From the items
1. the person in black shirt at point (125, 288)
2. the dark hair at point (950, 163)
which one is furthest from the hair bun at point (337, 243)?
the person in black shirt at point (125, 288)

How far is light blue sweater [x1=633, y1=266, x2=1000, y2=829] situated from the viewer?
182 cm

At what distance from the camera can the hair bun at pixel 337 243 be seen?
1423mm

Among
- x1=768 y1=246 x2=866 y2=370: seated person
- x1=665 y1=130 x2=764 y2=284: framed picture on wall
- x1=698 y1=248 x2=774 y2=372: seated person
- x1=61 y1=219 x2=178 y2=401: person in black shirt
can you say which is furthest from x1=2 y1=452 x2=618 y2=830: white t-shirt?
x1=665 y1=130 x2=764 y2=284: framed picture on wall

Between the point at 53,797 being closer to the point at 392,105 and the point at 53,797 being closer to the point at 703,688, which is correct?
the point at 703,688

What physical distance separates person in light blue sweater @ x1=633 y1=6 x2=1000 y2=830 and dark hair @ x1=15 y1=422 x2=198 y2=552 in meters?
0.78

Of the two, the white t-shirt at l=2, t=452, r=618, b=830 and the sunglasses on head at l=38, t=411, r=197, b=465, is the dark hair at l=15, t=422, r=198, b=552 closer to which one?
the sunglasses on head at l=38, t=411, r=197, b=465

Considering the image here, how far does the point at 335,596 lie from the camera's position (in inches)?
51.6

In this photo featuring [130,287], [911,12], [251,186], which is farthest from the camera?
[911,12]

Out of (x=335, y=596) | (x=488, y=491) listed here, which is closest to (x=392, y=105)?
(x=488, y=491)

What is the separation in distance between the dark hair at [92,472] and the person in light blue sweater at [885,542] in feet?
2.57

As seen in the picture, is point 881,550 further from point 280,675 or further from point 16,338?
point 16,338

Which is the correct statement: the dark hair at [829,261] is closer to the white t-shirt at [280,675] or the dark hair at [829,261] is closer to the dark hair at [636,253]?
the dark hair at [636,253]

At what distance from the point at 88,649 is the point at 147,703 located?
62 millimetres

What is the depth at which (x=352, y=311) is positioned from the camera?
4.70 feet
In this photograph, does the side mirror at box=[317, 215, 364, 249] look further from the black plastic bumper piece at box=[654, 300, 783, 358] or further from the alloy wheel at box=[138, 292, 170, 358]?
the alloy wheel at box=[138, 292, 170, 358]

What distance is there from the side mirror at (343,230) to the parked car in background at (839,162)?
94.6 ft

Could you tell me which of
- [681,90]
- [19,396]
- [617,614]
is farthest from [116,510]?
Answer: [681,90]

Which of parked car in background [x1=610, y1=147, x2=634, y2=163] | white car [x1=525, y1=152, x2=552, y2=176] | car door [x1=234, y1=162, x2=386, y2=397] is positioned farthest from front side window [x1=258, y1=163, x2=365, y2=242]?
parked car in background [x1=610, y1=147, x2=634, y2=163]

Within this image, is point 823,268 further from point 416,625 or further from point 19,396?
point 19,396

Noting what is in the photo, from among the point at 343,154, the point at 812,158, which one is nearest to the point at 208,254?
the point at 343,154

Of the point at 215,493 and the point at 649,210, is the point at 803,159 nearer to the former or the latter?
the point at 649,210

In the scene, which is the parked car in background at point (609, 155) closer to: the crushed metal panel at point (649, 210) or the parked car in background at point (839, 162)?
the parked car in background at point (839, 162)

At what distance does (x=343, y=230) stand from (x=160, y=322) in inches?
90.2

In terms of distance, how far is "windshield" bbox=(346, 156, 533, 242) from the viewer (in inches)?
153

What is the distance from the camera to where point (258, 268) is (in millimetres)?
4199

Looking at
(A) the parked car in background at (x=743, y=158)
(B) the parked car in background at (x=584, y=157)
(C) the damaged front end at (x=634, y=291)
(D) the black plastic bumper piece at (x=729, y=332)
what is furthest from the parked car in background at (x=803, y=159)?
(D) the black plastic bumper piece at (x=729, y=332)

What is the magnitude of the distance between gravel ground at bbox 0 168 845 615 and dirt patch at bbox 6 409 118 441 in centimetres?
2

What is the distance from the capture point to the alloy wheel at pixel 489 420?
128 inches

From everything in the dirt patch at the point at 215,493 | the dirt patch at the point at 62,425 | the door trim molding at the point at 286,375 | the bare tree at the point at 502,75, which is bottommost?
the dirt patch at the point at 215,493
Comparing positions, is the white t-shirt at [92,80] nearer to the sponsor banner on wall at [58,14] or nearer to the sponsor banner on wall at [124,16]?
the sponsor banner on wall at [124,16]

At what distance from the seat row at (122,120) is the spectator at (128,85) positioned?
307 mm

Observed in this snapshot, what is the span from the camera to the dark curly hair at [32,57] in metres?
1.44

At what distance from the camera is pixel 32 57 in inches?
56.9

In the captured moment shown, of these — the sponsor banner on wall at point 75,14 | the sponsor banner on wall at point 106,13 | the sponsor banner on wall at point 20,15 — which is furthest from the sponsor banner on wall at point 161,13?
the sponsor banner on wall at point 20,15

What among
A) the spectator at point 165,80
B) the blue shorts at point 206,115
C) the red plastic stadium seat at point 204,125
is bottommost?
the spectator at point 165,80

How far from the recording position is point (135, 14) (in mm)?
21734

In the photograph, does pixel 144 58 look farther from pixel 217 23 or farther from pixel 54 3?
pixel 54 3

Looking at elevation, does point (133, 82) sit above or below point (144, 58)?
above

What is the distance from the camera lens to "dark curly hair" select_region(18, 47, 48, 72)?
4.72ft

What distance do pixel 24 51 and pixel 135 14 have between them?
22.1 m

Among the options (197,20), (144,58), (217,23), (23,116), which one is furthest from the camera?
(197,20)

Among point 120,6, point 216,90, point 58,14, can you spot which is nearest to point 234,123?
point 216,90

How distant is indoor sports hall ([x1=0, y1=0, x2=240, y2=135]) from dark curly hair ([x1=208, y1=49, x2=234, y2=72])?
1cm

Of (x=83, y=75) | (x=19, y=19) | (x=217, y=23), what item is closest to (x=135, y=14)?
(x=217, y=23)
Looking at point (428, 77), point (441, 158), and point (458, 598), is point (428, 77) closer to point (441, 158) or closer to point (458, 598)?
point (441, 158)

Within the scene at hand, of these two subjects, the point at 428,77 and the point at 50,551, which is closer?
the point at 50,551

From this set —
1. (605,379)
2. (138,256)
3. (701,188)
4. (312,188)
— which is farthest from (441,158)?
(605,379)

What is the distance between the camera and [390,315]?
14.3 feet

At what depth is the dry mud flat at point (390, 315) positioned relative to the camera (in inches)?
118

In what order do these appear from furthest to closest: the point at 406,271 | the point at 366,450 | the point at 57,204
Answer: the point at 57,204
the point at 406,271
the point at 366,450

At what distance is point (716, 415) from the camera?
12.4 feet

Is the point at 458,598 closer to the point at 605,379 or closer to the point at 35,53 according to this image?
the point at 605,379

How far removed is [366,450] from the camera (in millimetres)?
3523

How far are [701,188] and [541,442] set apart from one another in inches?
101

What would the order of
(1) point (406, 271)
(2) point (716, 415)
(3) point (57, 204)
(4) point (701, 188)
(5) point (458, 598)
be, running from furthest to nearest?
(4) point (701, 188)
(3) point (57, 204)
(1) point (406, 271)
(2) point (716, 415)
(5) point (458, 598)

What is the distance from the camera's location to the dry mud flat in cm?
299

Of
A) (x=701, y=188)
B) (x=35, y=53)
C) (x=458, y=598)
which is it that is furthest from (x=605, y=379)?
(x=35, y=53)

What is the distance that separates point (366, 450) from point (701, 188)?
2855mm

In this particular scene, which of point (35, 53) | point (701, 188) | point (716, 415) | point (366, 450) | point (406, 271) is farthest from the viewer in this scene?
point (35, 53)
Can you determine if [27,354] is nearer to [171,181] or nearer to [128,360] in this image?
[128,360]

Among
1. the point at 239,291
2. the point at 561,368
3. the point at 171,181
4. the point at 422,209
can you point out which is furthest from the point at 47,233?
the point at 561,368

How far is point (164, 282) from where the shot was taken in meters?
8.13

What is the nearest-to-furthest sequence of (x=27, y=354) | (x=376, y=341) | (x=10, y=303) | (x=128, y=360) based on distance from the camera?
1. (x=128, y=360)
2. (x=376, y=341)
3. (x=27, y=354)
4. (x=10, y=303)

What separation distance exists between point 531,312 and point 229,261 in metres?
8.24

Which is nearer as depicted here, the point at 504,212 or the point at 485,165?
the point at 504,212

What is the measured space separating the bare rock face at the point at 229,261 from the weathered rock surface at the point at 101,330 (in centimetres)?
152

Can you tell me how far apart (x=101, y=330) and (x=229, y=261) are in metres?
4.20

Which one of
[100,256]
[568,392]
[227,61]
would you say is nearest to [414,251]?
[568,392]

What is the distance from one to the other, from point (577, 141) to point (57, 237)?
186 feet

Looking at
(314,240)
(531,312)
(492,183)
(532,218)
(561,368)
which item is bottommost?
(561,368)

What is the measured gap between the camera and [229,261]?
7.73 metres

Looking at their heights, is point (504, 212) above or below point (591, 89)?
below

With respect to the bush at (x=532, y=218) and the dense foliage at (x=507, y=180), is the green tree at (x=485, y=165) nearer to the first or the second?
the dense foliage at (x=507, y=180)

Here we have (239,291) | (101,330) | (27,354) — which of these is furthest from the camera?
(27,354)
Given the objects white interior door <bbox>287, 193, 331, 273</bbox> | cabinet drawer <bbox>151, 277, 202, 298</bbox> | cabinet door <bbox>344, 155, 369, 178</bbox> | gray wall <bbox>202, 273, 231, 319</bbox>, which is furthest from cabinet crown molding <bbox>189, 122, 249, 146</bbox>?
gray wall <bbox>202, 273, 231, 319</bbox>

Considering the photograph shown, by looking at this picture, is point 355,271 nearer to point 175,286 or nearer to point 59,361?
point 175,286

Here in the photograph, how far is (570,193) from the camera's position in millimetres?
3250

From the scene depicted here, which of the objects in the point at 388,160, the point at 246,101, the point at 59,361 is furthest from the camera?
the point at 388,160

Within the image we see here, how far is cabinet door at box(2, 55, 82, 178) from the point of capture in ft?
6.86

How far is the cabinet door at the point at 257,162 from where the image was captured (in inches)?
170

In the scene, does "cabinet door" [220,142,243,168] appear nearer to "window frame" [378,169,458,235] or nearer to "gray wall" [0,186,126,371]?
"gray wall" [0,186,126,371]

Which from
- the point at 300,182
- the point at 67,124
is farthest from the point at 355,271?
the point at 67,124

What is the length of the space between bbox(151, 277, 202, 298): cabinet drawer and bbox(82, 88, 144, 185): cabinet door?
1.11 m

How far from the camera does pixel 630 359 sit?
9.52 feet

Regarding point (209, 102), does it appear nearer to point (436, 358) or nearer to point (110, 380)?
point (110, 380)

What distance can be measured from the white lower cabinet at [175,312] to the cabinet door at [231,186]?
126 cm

### YOUR GOAL
Repeat, character for character, the lines from the one that holds "How far is the" to the final line of the material, inclusive, and no other lines.

### EXERCISE RESPONSE
How far is the cabinet door at the point at 257,162 from where the image was captured (in inches)?
170

In the scene, does "cabinet door" [220,142,243,168] appear nearer to "window frame" [378,169,458,235] or nearer to "gray wall" [0,186,126,371]?
"gray wall" [0,186,126,371]

Which from
- the point at 300,182
- the point at 67,124
is farthest from the point at 355,271?
the point at 67,124

What is the length of the space between bbox(151, 277, 202, 298): cabinet drawer and bbox(82, 88, 144, 185): cabinet door?
1.11 m

How far from the camera does pixel 630 359 sit?
9.52 feet

Regarding point (209, 102), does it appear nearer to point (436, 358) or nearer to point (110, 380)?
point (110, 380)

What distance can be measured from the white lower cabinet at [175,312] to the cabinet door at [231,186]?
126 cm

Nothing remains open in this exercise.